The formation of ADAs also accelerates the clearance of the drug from the body, leading to the rapid removal of infliximab from the circulation. Consequently, the measured trough level drops, and the drug’s effectiveness diminishes quickly. If a patient experiences LOR and is found to have low or undetectable infliximab trough levels coupled with high concentrations of ADAs, the mechanism of failure is considered immune-mediated. This scenario requires a change in treatment strategy to either suppress the immune response or switch to a different class of medication.
Optimizing Treatment: Adjusting Dosage Based on Results
Once TDM results are available, the clinician can implement a strategy to optimize the patient’s therapy. If the infliximab trough level is low, but Anti-Drug Antibodies are undetectable or very low, the problem is likely pharmacokinetic, meaning the patient is clearing the drug faster than expected. In this situation, the primary strategy is dose intensification, which involves either increasing the amount of drug given at each infusion or shortening the time interval between infusions.
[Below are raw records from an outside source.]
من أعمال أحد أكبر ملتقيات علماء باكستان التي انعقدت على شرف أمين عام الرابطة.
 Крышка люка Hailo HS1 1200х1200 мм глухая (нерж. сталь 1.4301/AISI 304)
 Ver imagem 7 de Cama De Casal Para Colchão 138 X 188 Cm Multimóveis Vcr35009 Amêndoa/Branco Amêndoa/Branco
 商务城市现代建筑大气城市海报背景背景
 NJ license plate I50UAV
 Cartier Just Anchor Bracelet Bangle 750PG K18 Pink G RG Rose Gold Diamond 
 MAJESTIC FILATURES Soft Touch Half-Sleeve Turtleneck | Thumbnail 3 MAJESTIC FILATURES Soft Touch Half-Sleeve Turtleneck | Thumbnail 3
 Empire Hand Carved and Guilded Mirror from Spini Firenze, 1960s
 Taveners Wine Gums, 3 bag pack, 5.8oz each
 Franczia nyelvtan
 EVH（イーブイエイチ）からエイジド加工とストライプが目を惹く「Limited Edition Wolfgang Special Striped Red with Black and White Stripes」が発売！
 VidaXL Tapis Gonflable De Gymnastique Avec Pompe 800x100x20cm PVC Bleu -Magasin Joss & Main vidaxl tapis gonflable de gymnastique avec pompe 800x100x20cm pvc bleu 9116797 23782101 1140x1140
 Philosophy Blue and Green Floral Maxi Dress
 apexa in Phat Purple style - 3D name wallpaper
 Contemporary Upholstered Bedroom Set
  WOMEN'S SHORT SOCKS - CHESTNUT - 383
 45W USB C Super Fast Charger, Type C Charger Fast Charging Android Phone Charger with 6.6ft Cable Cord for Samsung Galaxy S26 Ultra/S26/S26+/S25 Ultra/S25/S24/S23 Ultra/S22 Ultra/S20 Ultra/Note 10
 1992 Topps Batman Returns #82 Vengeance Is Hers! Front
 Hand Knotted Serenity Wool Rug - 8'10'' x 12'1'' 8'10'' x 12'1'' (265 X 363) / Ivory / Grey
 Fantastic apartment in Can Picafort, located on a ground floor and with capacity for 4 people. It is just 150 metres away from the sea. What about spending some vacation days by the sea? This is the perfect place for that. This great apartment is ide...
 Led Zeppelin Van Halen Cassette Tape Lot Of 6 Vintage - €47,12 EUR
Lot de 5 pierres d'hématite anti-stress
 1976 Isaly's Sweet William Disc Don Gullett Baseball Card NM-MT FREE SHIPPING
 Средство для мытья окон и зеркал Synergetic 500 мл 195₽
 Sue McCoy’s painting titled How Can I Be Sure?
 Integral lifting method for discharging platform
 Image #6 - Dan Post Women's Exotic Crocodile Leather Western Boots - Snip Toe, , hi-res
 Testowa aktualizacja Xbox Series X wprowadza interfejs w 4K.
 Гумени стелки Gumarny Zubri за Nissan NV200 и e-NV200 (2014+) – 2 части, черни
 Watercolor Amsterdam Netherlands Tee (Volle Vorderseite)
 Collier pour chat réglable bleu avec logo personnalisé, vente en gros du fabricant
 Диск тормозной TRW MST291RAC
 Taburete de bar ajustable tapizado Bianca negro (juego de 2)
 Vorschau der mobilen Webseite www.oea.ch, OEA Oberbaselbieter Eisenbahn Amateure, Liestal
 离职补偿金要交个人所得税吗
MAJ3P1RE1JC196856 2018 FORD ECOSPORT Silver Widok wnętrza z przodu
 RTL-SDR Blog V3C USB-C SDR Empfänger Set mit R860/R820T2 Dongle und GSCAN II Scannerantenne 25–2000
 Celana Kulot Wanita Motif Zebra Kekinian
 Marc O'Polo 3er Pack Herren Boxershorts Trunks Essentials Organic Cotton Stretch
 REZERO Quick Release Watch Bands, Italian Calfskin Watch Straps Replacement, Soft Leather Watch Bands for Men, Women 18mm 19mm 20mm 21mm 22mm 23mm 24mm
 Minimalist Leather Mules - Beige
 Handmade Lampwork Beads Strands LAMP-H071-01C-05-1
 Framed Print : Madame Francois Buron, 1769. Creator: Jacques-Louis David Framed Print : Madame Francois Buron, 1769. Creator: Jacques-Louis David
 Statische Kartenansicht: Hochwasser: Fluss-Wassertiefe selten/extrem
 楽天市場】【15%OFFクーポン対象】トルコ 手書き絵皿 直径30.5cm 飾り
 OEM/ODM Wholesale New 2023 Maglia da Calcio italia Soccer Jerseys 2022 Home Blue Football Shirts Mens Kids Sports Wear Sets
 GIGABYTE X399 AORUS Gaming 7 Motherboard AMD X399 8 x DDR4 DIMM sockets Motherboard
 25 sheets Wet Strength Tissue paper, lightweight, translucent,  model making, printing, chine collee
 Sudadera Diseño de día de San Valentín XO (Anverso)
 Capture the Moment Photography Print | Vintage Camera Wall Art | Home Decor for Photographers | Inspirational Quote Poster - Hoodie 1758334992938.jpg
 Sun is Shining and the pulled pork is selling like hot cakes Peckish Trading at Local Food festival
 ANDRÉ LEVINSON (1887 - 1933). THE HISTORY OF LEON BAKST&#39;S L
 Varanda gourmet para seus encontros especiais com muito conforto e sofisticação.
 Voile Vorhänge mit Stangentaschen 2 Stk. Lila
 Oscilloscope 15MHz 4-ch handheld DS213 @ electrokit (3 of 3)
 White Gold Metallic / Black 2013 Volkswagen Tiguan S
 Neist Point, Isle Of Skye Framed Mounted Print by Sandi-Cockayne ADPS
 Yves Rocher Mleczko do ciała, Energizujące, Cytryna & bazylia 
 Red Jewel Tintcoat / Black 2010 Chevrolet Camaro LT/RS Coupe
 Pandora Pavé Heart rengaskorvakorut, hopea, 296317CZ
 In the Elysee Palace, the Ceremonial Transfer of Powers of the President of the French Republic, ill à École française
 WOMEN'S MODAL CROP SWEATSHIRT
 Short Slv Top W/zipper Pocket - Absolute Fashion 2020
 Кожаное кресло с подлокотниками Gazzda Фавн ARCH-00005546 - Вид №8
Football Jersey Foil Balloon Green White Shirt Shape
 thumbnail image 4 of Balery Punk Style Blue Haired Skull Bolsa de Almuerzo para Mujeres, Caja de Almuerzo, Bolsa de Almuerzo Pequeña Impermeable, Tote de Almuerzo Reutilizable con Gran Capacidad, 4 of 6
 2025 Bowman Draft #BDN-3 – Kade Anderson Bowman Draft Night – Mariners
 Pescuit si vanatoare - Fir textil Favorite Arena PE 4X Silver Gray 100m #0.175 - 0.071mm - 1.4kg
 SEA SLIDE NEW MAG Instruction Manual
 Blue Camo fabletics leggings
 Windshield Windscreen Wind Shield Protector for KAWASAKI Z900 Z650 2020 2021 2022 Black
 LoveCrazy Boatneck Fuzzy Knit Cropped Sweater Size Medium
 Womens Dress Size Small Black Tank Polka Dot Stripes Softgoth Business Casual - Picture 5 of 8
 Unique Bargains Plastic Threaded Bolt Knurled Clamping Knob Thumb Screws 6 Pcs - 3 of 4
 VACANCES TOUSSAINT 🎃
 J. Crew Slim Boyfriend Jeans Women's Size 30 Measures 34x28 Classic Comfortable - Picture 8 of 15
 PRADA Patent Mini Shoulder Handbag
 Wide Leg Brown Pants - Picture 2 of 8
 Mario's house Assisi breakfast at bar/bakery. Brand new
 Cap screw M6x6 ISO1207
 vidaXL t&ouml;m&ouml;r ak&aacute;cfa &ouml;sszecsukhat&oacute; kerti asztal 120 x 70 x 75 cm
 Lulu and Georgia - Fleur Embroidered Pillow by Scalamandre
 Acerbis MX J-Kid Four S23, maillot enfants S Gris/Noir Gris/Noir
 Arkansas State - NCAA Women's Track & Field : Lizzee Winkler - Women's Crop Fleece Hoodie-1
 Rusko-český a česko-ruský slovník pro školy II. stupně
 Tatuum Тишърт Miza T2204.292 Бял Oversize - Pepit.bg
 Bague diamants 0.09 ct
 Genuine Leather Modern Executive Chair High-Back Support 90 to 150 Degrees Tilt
Conversely, if TDM reveals a consistently high infliximab trough level, the clinician may consider frequency reduction. This involves decreasing the dose or lengthening the interval between treatments. This de-escalation strategy maintains the drug’s effectiveness while potentially reducing cost and long-term risk of infection.
If the TDM results show low drug levels alongside high Anti-Drug Antibodies, the first action may be to introduce or intensify an immunomodulator medication, such as methotrexate or azathioprine, alongside the infliximab. These agents can help suppress the immune system’s production of ADAs, allowing the infliximab concentration to rise back into the therapeutic range. If this strategy fails or if the ADA levels are extremely high, the patient is typically switched to a biologic medication with a different mechanism of action to avoid the immune response entirely.